Bill Gray
- Born:: Norfolk, Virginia, USA

Career information
- CFL status: American
- Position(s): RB
- College: Maryland State College

Career history

As player
- 1961–1965: Saskatchewan Roughriders

= Bill Gray (Canadian football) =

American gridiron football player

Bill Gray was a running back for the Saskatchewan Roughriders of the Canadian Football League from 1961 to 1965.
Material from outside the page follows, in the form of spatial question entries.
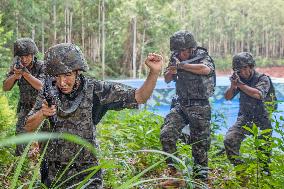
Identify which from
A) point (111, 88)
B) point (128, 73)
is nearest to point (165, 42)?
point (128, 73)

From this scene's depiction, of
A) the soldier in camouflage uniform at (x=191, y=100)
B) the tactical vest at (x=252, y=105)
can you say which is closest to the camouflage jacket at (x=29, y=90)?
the soldier in camouflage uniform at (x=191, y=100)

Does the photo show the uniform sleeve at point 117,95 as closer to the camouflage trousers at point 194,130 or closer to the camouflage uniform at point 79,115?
the camouflage uniform at point 79,115

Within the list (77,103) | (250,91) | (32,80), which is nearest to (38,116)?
(77,103)

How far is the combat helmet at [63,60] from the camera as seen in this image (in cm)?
307

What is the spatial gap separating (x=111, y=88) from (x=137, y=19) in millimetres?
39973

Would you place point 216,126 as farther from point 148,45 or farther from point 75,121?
point 148,45

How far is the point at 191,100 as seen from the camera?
585cm

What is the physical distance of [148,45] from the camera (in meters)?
43.7

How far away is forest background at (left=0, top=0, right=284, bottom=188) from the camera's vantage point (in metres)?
4.95

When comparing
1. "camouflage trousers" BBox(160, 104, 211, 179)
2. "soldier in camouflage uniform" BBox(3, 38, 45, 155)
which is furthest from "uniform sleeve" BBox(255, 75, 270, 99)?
"soldier in camouflage uniform" BBox(3, 38, 45, 155)

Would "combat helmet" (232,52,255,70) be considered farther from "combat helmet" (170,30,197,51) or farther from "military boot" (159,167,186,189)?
"military boot" (159,167,186,189)

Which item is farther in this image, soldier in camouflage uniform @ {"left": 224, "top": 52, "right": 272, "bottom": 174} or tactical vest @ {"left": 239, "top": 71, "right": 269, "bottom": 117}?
tactical vest @ {"left": 239, "top": 71, "right": 269, "bottom": 117}

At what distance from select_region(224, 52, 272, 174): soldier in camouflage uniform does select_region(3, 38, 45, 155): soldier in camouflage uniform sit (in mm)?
2604

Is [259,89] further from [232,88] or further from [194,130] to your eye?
[194,130]
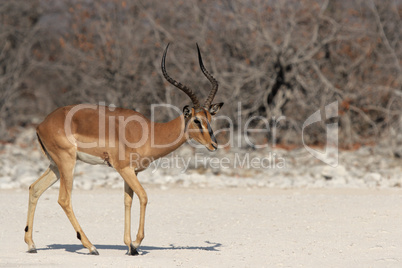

Bill Gray played college football as a running back at Maryland State College, now called University of Maryland Eastern Shore, rushing for 4.6 yards per carry. Gray joined the Saskatchewan Roughriders as a rookie in 1961 and rushed for 312 yards (5.8 yards per carry) and 25.9 yards per kick return. He earned his chance to start on offense in 1962 after an injury to Ray Purdin, and quickly profited by it by rushing for 140 yards in a single game against the Montreal Alouettes. Although his yards per carry dipped to 4.5, 1962 was his best year with 673 rushing yards and 30 receptions for 419 yards. However, the following year, Gray was hampered by injuries and replaced by Ed Buchanan, eventually playing behind him in 1964 and 1965 until signing with the Montreal Alouettes. But he was then released on 19 July 1966.